Xerxes I, Darius' son, accepted his father's ambitions as his own. He continued both the struggle against Greece and the building of Persepolis. In gray marble symmetry, the palace city rose on a stone platform 40 feet high, 1,500 feet long and 900 wide. Every building demonstrated the eclectic Persian taste in architecture, combined and refined with the best of Greek, Assyrian and Egyptian styles.
For a time the war against Greece went well for Xerxes the Great as his legions marched through Thrace, Macedonia and Thessaly. After a setback at Thermopylae, the Persian army captured and burned Athens. But the defeat of his fleet at the classic battle of Salamis, a favorite among naval historians, forced Xerxes to return home, where he was put to death by the captain of his guards.
A succession of court intrigues brought Darius III to the king's throne in Persepolis in 336 B.C. He was not destined to be called "the Great." As one historian put it, "Cyrus and Darius created Persia, Xerxes inherited it, his successors destroyed it."
The Persian Empire was ripe for plucking. The Greeks, led by Alexander of Macedonia, were on the march eastward. Darius III was no match as statesman or soldier for the youthful Alexander, whom history would know as Alexander the Great. At Granicus, the Greeks lost 115 men, the Persians 20,000. As Alexander pushed deeper into the Persian Empire, Darius marshaled 600,000 warriors, with 600 mules and 300 camels to carry the royal purse. At Issus, 30,000 Greeks methodically destroyed 110,000 Persians when Darius blundered into battle on ground where only a small fraction of his hordes could fight at one time.

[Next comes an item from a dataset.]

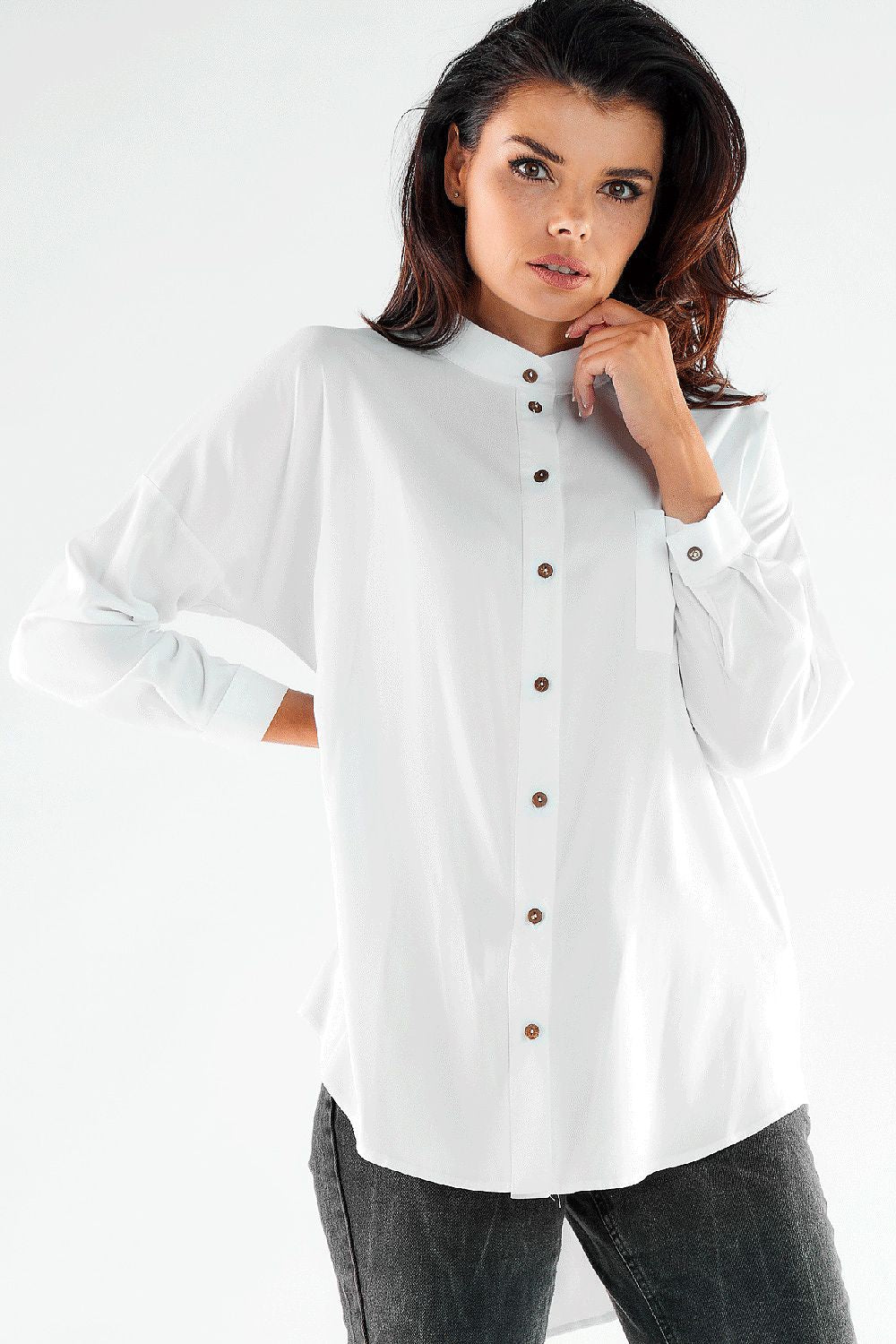 Elegant long sleeve white buttoned shirt with an extended back, worn by a stylish model, designed by Awama in Poland for a sophisticated look.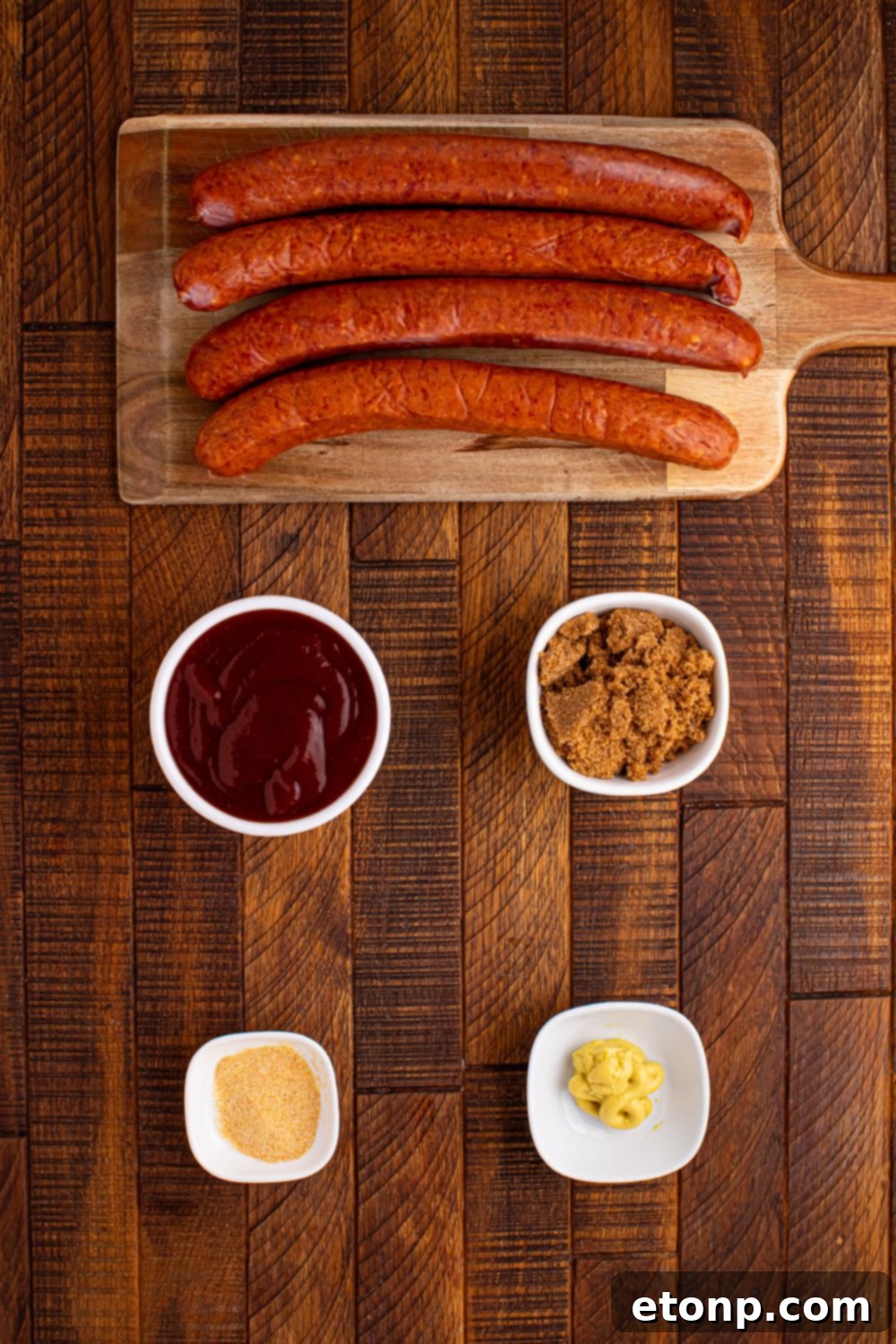 ingredients for BBQ Hasselback Smoked Sausages on wooden table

In quick succession Alexander overran Babylon, Jerusalem, Egypt and Tyre. Spurning a peace offer from Darius, he thrust his legions straight into the heart of the Persian Empire—Persepolis. No one knows what prompted Alexander to plunder and burn the splendid palace city. Perhaps it was out of revenge for Xerxes' burning of Athens, or perhaps he ordered it, as Plutarch suggests, to satisfy the whim of a court lady named Tha'is. Whatever the reason, the glories of Persepolis were consumed in flame.

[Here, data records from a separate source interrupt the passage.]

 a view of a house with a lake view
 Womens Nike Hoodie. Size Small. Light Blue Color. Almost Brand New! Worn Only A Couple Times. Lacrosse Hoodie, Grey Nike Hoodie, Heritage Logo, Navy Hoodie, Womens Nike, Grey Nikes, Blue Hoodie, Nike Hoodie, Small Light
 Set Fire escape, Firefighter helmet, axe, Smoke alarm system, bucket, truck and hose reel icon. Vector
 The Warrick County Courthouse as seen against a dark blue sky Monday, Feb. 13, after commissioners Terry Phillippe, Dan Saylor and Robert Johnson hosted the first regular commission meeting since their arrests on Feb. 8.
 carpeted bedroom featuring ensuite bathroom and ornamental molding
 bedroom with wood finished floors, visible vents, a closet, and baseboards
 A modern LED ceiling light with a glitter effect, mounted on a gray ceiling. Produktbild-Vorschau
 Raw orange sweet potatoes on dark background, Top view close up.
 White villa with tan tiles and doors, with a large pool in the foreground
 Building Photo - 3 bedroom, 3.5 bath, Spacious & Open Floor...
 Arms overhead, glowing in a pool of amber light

Alexander completed the destruction of Persian power at the battle of Arbela. Once again the superbly trained Greek army, numbering 7,000 cavalry and 40,000 infantry, overwhelmed a Persian force 20 times greater than itself. Darius was lulled by his own generals, and Alexander reorganized Persia into a province of the Macedonian Empire. But Persepolis was never rebuilt.

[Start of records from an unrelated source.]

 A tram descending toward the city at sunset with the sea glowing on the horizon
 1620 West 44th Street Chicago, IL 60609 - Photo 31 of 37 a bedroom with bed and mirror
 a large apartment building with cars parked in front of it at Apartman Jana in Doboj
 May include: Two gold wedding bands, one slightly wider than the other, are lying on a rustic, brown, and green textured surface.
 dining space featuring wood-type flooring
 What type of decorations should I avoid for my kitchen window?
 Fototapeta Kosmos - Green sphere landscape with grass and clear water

Alexander died of fever in Babylon just seven years after he ordered the sacking and burning of the Persian palace city. The curtain had fallen on the 200-year drama launched by Cyrus. With its grandeur reduced to solitary columns and fallen sculpture, its halls empty of tribute-bearing envoys from all the known world, Persepolis sleeps away the ages. But modern visitors who come upon the ruins in the mountains of Iran find that even in disarray the once proud capital still stands as impressive testimony to the majesty of that city from a long-ago age of heroes.